SMART support is: Enabled
...
SMART Attributes Data Structure revision number: 16
Vendor Specific SMART Attributes with Thresholds:
ID# ATTRIBUTE_NAME FLAG VALUE WORST THRESH TYPE UPDATED WHEN_FAILED RAW_VALUE
1 Raw_Read_Error_Rate 0x002f 001 001 051 Pre-fail Always FAILING_NOW 87106
3 Spin_Up_Time 0x0027 161 115 021 Pre-fail Always - 10933
4 Start_Stop_Count 0x0032 100 100 000 Old_age Always - 20
5 Reallocated_Sector_Ct 0x0033 200 200 140 Pre-fail Always - 0
7 Seek_Error_Rate 0x002e 200 200 000 Old_age Always - 0
9 Power_On_Hours 0x0032 092 092 000 Old_age Always - 6133
10 Spin_Retry_Count 0x0032 100 253 000 Old_age Always - 0
11 Calibration_Retry_Count 0x0032 100 253 000 Old_age Always - 0
12 Power_Cycle_Count 0x0032 100 100 000 Old_age Always - 20
192 Power-Off_Retract_Count 0x0032 200 200 000 Old_age Always - 14
193 Load_Cycle_Count 0x0032 200 200 000 Old_age Always - 7
194 Temperature_Celsius 0x0022 105 091 000 Old_age Always - 47
196 Reallocated_Event_Count 0x0032 200 200 000 Old_age Always - 0
197 Current_Pending_Sector 0x0032 200 200 000 Old_age Always - 0
198 Offline_Uncorrectable 0x0030 100 253 000 Old_age Offline - 0
199 UDMA_CRC_Error_Count 0x0032 200 200 000 Old_age Always - 0
200 Multi_Zone_Error_Rate 0x0008 198 198 000 Old_age Offline - 1819
SMART Error Log Version: 1
No Errors Logged
SMART Self-test log structure revision number 1
Num Test_Description Status Remaining LifeTime(hours) LBA_of_first_error
# 1 Extended offline Completed without error 00% 6013 -
# 2 Short offline Completed without error 00% 5832 -
# 3 Short offline Completed without error 00% 5664 -
# 4 Short offline Completed without error 00% 5497 -
# 5 Extended offline Completed without error 00% 5342 -
# 6 Short offline Completed without error 00% 5162 -
# 7 Short offline Completed without error 00% 4995 -
# 8 Short offline Completed without error 00% 4827 -
# 9 Extended offline Completed without error 00% 4670 -
#10 Short offline Completed without error 00% 4491 -
#11 Short offline Completed without error 00% 4323 -
#12 Short offline Completed without error 00% 4155 -
#13 Short offline Completed without error 00% 3988 -
#14 Extended offline Completed without error 00% 3832 -
#15 Short offline Completed without error 00% 3652 -
#16 Short offline Completed without error 00% 3484 -
#17 Short offline Completed without error 00% 3316 -
#18 Extended offline Completed without error 00% 3160 -
#19 Short offline Completed without error 00% 2981 -
#20 Short offline Completed without error 00% 2813 -
#21 Short offline Completed without error 00% 2645 -
There are 3 parts to the report.
a) Drive type, model, S/N, ..... yadda, yadda, yadda.

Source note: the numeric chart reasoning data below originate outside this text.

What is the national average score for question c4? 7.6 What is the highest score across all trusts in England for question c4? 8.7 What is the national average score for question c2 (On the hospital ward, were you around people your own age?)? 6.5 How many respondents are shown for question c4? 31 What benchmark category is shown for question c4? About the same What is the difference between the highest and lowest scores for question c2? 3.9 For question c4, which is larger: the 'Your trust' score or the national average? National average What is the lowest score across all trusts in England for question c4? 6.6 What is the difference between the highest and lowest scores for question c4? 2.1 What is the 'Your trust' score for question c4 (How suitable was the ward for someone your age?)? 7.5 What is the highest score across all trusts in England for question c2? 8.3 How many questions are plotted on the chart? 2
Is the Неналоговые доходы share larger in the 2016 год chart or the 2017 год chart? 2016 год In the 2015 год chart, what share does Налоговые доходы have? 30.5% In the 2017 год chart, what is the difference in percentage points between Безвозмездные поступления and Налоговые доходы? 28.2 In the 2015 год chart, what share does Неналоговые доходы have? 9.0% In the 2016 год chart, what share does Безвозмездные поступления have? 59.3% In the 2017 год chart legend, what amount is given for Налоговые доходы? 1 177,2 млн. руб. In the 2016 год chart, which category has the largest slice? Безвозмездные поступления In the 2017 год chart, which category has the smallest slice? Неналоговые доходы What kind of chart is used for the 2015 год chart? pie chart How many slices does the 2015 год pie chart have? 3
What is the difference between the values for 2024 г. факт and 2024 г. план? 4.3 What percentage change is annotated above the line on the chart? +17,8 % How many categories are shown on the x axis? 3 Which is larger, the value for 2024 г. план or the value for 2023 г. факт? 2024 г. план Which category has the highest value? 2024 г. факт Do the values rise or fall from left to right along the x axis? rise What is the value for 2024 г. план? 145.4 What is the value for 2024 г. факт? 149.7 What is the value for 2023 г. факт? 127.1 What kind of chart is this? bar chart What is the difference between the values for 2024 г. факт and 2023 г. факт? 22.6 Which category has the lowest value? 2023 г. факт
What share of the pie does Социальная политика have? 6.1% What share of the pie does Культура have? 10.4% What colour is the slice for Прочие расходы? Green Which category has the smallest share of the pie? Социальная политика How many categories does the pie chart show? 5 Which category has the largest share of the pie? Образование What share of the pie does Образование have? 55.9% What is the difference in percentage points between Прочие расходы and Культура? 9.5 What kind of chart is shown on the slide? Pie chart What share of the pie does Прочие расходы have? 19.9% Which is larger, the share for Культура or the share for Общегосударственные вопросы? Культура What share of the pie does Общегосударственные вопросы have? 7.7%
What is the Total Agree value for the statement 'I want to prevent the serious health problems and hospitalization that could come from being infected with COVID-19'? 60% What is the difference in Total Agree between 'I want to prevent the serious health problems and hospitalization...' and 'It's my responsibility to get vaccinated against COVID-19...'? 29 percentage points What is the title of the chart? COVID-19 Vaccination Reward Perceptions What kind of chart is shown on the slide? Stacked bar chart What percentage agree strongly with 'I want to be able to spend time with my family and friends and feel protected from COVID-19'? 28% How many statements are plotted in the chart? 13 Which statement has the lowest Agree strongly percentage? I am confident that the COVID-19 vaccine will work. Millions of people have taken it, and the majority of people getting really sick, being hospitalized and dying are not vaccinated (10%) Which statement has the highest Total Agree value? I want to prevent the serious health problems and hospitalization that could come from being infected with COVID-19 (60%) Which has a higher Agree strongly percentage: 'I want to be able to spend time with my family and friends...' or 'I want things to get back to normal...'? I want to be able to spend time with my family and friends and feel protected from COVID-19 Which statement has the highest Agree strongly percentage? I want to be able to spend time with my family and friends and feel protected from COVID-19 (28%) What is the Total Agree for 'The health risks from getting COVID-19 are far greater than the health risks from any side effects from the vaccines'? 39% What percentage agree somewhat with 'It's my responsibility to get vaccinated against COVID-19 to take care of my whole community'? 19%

b) Details for the current test run
c) Historical data for prior test runs.
Looking at the current test results, everything looks file except IDs: 1, 2, and 200. I've never seen a drive fail in that way. Usually all spare sectors run out and the Reallocated_Sector_Ct, Reallocated_Event_Count and the Current_Pending_Sector numbers are non-zero. That didn't happen for this failure.
I run short tests weekly and long tests monthly (the 1st week of each month), as you can see. Also, I retain those test logs for many weeks so as things degrade, I can see those changes from week to week. When something bad is notice, SMARTmon lets me know, daily. The email looks like this:
Code:
This message was generated by the smartd daemon running on:
host name: hadar
DNS domain: [Empty]
The following warning/error was logged by the smartd daemon:
Device: /dev/sda [SAT], FAILED SMART self-check. BACK UP DATA NOW!
Device info:
WDC WD8002FZWX-00BKUA0, S/N:xxxxxxxxxxxxxx, WWN:x-xxxxxx-xxxxxxxxxx, FW:02.01A02, 8.00 TB
For details see host's SYSLOG.
You can also use the smartctl utility for further investigation.
The original message about this issue was sent at Wed Apr 3 14:23:58 2024 EDT
Another message will be sent in 24 hours if the problem persists.